## Quoted text
From mboxrd@z Thu Jan  1 00:00:00 1970
Return-Path: <owner-linux-mm@kvack.org>
Received: from mail-qk0-f173.google.com (mail-qk0-f173.google.com [209.85.220.173])
	by kanga.kvack.org (Postfix) with ESMTP id 0AF2E6B0038
	for <linux-mm@kvack.org>; Wed,  9 Sep 2015 18:05:23 -0400 (EDT)
Received: by qkdw123 with SMTP id w123so11049437qkd.0
        for <linux-mm@kvack.org>; Wed, 09 Sep 2015 15:05:22 -0700 (PDT)
Received: from mx1.redhat.com (mx1.redhat.com. [209.132.183.28])
        by mx.google.com with ESMTPS id q29si10342735qkh.99.2015.09.09.15.05.21
        for <linux-mm@kvack.org>
        (version=TLSv1.2 cipher=ECDHE-RSA-AES128-GCM-SHA256 bits=128/128);
        Wed, 09 Sep 2015 15:05:22 -0700 (PDT)
Date: Thu, 10 Sep 2015 00:05:17 +0200
From: Andrea Arcangeli <aarcange@redhat.com>
Subject: Re: Can we disable transparent hugepages for lack of a legitimate
 use case please?

## Stated task
Can you return the part of the mail header above that begins at the words "Received: by qkdw123" and stops after "mx1.redhat.com (mx1.redhat.com. [209.132.183.28])", copied character for character?

## Supplied entries
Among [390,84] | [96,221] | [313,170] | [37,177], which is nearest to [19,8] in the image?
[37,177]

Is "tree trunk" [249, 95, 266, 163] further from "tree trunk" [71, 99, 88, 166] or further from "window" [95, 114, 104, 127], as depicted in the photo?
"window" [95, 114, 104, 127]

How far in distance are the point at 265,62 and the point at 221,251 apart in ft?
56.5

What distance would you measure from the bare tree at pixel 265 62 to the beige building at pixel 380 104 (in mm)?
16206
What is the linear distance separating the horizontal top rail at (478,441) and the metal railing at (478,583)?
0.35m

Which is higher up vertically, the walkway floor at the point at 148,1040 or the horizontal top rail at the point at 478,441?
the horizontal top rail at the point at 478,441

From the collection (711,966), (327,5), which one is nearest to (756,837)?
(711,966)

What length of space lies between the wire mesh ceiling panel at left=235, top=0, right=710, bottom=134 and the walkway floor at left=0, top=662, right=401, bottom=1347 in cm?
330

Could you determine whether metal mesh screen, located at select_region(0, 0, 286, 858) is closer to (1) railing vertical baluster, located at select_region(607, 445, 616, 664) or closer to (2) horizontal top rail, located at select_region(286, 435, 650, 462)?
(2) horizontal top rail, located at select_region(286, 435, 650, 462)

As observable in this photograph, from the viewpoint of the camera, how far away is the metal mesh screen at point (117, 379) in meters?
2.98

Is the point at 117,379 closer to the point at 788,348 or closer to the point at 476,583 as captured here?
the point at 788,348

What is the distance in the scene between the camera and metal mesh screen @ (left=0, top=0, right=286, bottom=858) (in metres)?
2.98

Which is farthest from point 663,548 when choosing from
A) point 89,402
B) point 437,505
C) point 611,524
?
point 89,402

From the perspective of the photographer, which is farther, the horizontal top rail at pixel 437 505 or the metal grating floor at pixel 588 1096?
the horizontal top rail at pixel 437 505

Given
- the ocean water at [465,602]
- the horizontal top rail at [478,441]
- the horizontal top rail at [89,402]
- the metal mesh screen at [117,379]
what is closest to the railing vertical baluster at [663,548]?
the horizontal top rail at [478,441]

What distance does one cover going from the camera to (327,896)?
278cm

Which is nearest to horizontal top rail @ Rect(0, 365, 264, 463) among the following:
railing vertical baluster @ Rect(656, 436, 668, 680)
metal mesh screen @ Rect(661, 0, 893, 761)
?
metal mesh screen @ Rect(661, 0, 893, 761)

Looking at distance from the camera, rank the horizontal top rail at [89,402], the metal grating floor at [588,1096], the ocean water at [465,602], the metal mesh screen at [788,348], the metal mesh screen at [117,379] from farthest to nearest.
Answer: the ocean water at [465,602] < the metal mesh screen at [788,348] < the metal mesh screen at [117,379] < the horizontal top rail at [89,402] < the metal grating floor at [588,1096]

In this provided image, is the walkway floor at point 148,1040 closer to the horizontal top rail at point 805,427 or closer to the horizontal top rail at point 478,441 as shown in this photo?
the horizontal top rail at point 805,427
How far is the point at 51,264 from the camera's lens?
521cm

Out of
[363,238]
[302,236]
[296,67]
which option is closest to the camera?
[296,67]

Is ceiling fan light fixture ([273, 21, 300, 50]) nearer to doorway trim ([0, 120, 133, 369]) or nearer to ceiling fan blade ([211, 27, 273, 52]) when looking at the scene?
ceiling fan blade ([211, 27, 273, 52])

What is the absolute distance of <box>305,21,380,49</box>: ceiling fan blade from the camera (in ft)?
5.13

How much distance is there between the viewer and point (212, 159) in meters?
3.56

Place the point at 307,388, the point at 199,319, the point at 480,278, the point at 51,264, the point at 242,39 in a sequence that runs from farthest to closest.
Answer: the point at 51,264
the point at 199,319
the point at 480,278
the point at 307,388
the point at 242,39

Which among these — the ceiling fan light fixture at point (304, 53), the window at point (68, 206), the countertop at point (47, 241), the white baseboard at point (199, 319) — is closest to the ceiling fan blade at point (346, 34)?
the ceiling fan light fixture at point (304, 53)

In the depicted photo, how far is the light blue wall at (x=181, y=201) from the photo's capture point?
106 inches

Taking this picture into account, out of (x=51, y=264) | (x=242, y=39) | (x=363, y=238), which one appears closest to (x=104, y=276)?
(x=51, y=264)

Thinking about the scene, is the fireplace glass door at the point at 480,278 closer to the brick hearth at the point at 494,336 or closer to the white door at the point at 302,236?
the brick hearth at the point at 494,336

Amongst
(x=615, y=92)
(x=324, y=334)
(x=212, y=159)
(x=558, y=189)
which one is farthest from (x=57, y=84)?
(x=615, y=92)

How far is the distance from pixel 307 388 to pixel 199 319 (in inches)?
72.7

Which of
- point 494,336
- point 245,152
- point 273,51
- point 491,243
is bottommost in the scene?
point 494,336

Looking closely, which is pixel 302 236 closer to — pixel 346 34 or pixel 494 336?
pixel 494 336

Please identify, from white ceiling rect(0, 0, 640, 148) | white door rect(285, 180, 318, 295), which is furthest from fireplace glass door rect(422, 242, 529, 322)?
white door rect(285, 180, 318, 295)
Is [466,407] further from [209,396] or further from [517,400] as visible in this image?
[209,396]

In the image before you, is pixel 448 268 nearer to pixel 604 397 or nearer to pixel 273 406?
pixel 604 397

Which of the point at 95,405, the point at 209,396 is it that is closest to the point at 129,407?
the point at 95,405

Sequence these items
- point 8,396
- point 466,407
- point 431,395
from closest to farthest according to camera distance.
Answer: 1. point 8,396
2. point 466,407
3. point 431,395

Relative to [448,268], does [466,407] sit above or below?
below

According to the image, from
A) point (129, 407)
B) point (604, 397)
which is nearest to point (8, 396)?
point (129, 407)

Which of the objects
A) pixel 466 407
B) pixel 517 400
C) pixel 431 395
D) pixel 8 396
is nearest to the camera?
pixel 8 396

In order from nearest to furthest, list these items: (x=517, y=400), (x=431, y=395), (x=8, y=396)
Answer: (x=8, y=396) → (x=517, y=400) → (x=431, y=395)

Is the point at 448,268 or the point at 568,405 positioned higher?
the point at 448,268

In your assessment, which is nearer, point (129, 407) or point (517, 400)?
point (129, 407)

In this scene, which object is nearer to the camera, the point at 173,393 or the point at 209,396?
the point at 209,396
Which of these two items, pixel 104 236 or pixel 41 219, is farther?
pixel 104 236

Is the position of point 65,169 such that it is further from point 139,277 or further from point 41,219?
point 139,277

## The output
Received: by qkdw123 with SMTP id w123so11049437qkd.0
        for <linux-mm@kvack.org>; Wed, 09 Sep 2015 15:05:22 -0700 (PDT)
Received: from mx1.redhat.com (mx1.redhat.com. [209.132.183.28])